Однако, вынув из портфеля томик Пушкина, он начал читать стихотворение "Чернь". Постепенно входя во вкус любимого своего дела — чтения стихов, — Старов подымал голос и нараспев, раскачиваясь в такт, произносил стихи с нескрываемым волнением. Последнее четверостишие:
Не для житейского волненья,
Не для корысти, не для битв,
Мы рождены для вдохновенья,
Для звуков сладких и молитв, —
он читал, уж вскочив с места, с горящими глазами, дрожащим голосом, выражавшим презрение к поборникам материализма, которые не могли оценить небесных и поэтических восторгов.
— Но ведь воспитанницы не знают и более значительных вещей Пушкина, — заметил Ушинский. — Впрочем, продолжайте… Вы, вероятно, будете теперь им это объяснять?
— Что ж тут объяснять? Они отлично понимают… У этих девушек весьма развито художественное чутье…
— Ого, — ухмыльнулся Ушинский, — даже художественное чутье? А чем бы, казалось, оно могло быть развито, если они совсем не знакомы с художественными произведениями?

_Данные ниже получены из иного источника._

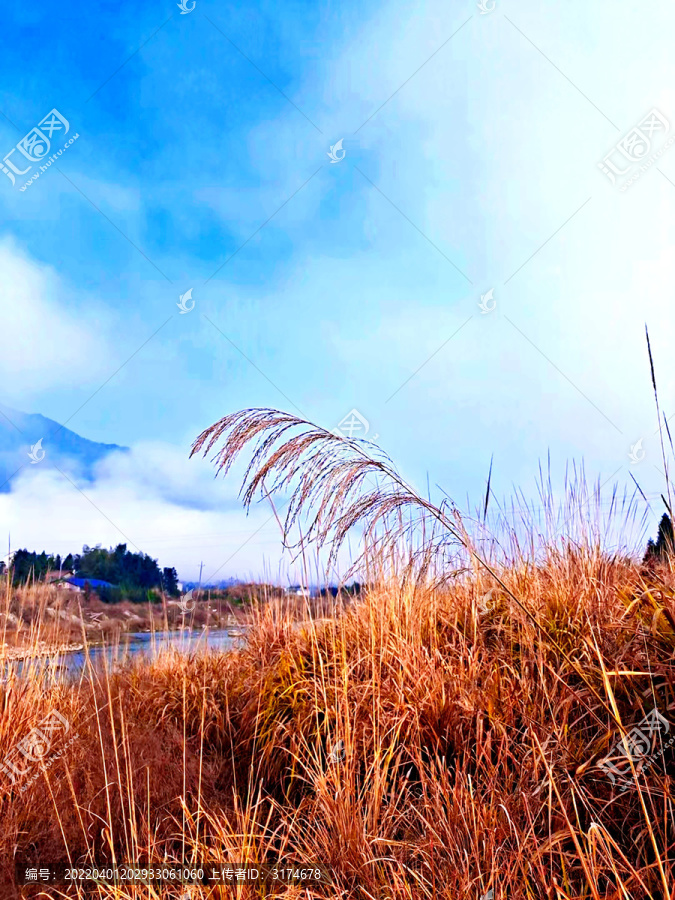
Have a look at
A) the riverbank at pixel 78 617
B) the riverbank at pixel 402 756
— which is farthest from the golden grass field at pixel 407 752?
the riverbank at pixel 78 617

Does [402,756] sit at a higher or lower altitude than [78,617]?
lower

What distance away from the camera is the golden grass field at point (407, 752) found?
241cm

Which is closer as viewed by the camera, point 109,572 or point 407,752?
point 407,752

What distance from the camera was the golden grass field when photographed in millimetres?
2412

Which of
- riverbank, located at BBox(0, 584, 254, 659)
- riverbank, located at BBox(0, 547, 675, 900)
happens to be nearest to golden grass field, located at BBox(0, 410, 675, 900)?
riverbank, located at BBox(0, 547, 675, 900)

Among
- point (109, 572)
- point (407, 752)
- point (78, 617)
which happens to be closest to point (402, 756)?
point (407, 752)

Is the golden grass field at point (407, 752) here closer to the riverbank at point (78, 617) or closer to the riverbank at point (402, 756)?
the riverbank at point (402, 756)

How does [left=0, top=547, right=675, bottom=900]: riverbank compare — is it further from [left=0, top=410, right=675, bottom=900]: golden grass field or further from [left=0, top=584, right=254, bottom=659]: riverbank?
[left=0, top=584, right=254, bottom=659]: riverbank

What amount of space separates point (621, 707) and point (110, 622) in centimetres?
520

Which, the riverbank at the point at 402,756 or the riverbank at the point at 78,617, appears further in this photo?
the riverbank at the point at 78,617

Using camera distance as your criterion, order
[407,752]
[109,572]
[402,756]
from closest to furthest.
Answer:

И, вызвав одну из воспитанниц, он попросил ее передать стихотворение своими словами. Но ни эта, ни другая, ни третья ничего не могли рассказать, хотя все слушали очень внимательно.
Тогда на помощь пришла инспектриса. Она заявила Ушинскому, что Старов замечательный педагог, что мы очень любим его предмет и много над ним работаем, но сейчас так сконфузились, что не можем отвечать.
— Может быть, может быть, — недоверчиво улыбаясь, ответил Ушинский. — Попробуем объясниться письменно. Пусть одна из воспитанниц два раза вслух прочтет стихотворение, а затем потрудитесь своими словами, письменно, изложить прочитанное. — И он вышел в коридор.
Наша письменная работа оказалась никуда не годной. У одних это была шумиха напыщенных фраз, у других черни приписывалось то, что говорил поэт, и наоборот. И при этом у всех решительно была масса орфографических ошибок. К счастью для нас, звонок помешал Ушинскому читать вслух наши сочинения, и он взял их с собой.